== Supplied entries

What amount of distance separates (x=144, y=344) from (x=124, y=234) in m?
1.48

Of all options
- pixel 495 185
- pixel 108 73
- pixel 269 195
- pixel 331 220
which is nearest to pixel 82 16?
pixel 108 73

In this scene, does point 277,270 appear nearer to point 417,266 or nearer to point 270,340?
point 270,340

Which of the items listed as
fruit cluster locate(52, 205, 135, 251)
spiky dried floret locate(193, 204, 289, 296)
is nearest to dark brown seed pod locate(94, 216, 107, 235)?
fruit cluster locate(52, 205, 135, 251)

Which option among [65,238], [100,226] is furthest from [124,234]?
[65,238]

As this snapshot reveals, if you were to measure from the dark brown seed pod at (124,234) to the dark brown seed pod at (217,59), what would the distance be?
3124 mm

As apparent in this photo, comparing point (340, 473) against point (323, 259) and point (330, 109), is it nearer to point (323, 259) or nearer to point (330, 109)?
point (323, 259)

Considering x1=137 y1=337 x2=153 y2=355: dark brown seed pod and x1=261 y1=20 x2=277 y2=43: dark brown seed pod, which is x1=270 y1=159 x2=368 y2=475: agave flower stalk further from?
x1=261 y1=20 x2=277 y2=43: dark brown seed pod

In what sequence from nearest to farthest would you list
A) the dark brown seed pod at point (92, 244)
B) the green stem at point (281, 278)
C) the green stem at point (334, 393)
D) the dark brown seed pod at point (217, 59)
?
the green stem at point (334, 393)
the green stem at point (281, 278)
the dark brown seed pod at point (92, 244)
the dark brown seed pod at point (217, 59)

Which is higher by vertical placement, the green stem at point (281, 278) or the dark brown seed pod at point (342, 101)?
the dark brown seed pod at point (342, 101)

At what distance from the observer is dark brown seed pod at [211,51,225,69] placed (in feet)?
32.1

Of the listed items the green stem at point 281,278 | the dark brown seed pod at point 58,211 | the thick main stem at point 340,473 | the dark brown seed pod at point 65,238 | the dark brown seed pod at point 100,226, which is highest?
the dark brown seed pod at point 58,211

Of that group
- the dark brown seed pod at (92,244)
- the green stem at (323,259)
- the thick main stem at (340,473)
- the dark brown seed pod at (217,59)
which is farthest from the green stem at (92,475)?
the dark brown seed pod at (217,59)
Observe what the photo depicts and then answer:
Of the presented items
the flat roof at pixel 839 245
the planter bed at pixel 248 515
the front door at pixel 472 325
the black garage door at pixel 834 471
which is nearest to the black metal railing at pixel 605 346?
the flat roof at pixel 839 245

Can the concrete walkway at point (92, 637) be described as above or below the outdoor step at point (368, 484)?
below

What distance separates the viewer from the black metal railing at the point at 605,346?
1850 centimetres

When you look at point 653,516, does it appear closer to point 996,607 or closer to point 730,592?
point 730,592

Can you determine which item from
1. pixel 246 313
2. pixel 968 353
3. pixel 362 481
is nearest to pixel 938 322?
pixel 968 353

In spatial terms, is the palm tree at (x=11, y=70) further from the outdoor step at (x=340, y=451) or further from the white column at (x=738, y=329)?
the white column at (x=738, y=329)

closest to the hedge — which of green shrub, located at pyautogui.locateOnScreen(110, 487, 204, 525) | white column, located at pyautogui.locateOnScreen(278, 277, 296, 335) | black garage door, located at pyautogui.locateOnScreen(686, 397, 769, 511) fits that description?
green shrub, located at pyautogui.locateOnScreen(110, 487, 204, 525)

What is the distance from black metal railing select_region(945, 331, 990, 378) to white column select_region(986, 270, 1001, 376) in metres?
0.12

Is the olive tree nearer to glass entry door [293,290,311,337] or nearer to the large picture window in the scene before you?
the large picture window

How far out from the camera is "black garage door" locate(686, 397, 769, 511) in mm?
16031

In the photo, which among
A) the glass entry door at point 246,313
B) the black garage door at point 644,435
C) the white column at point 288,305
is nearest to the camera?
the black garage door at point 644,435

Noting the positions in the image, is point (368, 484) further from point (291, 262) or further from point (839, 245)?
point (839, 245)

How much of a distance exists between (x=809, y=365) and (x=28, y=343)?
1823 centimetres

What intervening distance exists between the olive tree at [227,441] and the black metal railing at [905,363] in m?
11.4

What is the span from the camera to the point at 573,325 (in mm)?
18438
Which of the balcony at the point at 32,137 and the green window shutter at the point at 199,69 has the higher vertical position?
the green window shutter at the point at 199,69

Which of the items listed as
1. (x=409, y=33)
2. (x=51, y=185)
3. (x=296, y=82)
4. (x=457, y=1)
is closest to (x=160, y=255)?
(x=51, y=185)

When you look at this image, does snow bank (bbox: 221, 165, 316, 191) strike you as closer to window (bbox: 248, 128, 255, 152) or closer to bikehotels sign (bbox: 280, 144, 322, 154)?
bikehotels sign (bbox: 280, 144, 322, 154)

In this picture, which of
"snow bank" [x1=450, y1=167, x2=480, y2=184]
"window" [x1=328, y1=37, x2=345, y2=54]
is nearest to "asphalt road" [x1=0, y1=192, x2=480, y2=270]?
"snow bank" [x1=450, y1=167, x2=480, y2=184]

====

Objective —
Everything in the listing above should be restated exactly.

Solution for this task —
What amount of distance separates (x=144, y=344) from (x=124, y=234) in m?
1.48

Of all options
- pixel 495 185
- pixel 108 73
- pixel 269 195
- pixel 331 220
which is nearest to pixel 82 16?
pixel 108 73

In this scene, does point 277,270 appear nearer to point 417,266 or nearer to point 270,340?
point 270,340

Which of the items listed as
fruit cluster locate(52, 205, 135, 251)
spiky dried floret locate(193, 204, 289, 296)
is nearest to dark brown seed pod locate(94, 216, 107, 235)?
fruit cluster locate(52, 205, 135, 251)

Which option among [65,238], [100,226] is furthest from [124,234]?
[65,238]

As this snapshot reveals, if you were to measure from the dark brown seed pod at (124,234) to the dark brown seed pod at (217,59), what would the distance be?
3124 mm

As apparent in this photo, comparing point (340, 473) against point (323, 259) and point (330, 109), is it nearer to point (323, 259) or nearer to point (330, 109)?
point (323, 259)

Considering x1=137 y1=337 x2=153 y2=355: dark brown seed pod and x1=261 y1=20 x2=277 y2=43: dark brown seed pod, which is x1=270 y1=159 x2=368 y2=475: agave flower stalk further from?
x1=261 y1=20 x2=277 y2=43: dark brown seed pod

In what sequence from nearest to farthest would you list
A) the dark brown seed pod at point (92, 244)
B) the green stem at point (281, 278)
C) the green stem at point (334, 393)
D) the dark brown seed pod at point (217, 59)
?
the green stem at point (334, 393)
the green stem at point (281, 278)
the dark brown seed pod at point (92, 244)
the dark brown seed pod at point (217, 59)

Which is higher by vertical placement, the green stem at point (281, 278) or the dark brown seed pod at point (342, 101)?
the dark brown seed pod at point (342, 101)

At what distance from the observer is dark brown seed pod at [211,51,225,69] placed (in feet)?
32.1

Of the listed items the green stem at point 281,278 | the dark brown seed pod at point 58,211 | the thick main stem at point 340,473 | the dark brown seed pod at point 65,238 | the dark brown seed pod at point 100,226, which is highest?
the dark brown seed pod at point 58,211

Of that group
- the dark brown seed pod at (92,244)
- the green stem at (323,259)
- the thick main stem at (340,473)
- the dark brown seed pod at (217,59)
which is farthest from the green stem at (92,475)?
the dark brown seed pod at (217,59)
Observe what the photo depicts and then answer:
Of the presented items
the flat roof at pixel 839 245
the planter bed at pixel 248 515
the front door at pixel 472 325
the black garage door at pixel 834 471
which is nearest to the black metal railing at pixel 605 346?
the flat roof at pixel 839 245

Can the concrete walkway at point (92, 637) be described as above or below the outdoor step at point (368, 484)?
below

What distance separates the viewer from the black metal railing at the point at 605,346?
1850 centimetres

When you look at point 653,516, does it appear closer to point 996,607 or closer to point 730,592?
point 730,592

Can you determine which item from
1. pixel 246 313
2. pixel 968 353
3. pixel 362 481
is nearest to pixel 938 322?
pixel 968 353

In spatial terms, is the palm tree at (x=11, y=70) further from the outdoor step at (x=340, y=451) or further from the white column at (x=738, y=329)?
the white column at (x=738, y=329)

closest to the hedge — which of green shrub, located at pyautogui.locateOnScreen(110, 487, 204, 525) | white column, located at pyautogui.locateOnScreen(278, 277, 296, 335) | black garage door, located at pyautogui.locateOnScreen(686, 397, 769, 511) fits that description?
green shrub, located at pyautogui.locateOnScreen(110, 487, 204, 525)

What is the distance from black metal railing select_region(945, 331, 990, 378) to white column select_region(986, 270, 1001, 376) in metres?
0.12

Is the olive tree nearer to glass entry door [293,290,311,337] or nearer to the large picture window in the scene before you?
the large picture window

How far out from the camera is "black garage door" locate(686, 397, 769, 511) in mm?
16031

In the photo, which among
A) the glass entry door at point 246,313
B) the black garage door at point 644,435
C) the white column at point 288,305
is nearest to the camera?
the black garage door at point 644,435

Noting the positions in the image, is point (368, 484) further from point (291, 262) or further from point (839, 245)?
point (839, 245)

How much of a distance exists between (x=809, y=365) and (x=28, y=343)?
1823 centimetres

What intervening distance exists between the olive tree at [227,441] and the black metal railing at [905,363] in m?
11.4

What is the span from the camera to the point at 573,325 (in mm)?
18438
Which of the balcony at the point at 32,137 and the green window shutter at the point at 199,69 has the higher vertical position?
the green window shutter at the point at 199,69

Which of the items listed as
1. (x=409, y=33)
2. (x=51, y=185)
3. (x=296, y=82)
4. (x=457, y=1)
is closest to (x=160, y=255)?
(x=51, y=185)

When you look at this image, does snow bank (bbox: 221, 165, 316, 191) strike you as closer to window (bbox: 248, 128, 255, 152) or closer to bikehotels sign (bbox: 280, 144, 322, 154)?
bikehotels sign (bbox: 280, 144, 322, 154)

In this picture, which of
"snow bank" [x1=450, y1=167, x2=480, y2=184]
"window" [x1=328, y1=37, x2=345, y2=54]
is nearest to "asphalt road" [x1=0, y1=192, x2=480, y2=270]?
"snow bank" [x1=450, y1=167, x2=480, y2=184]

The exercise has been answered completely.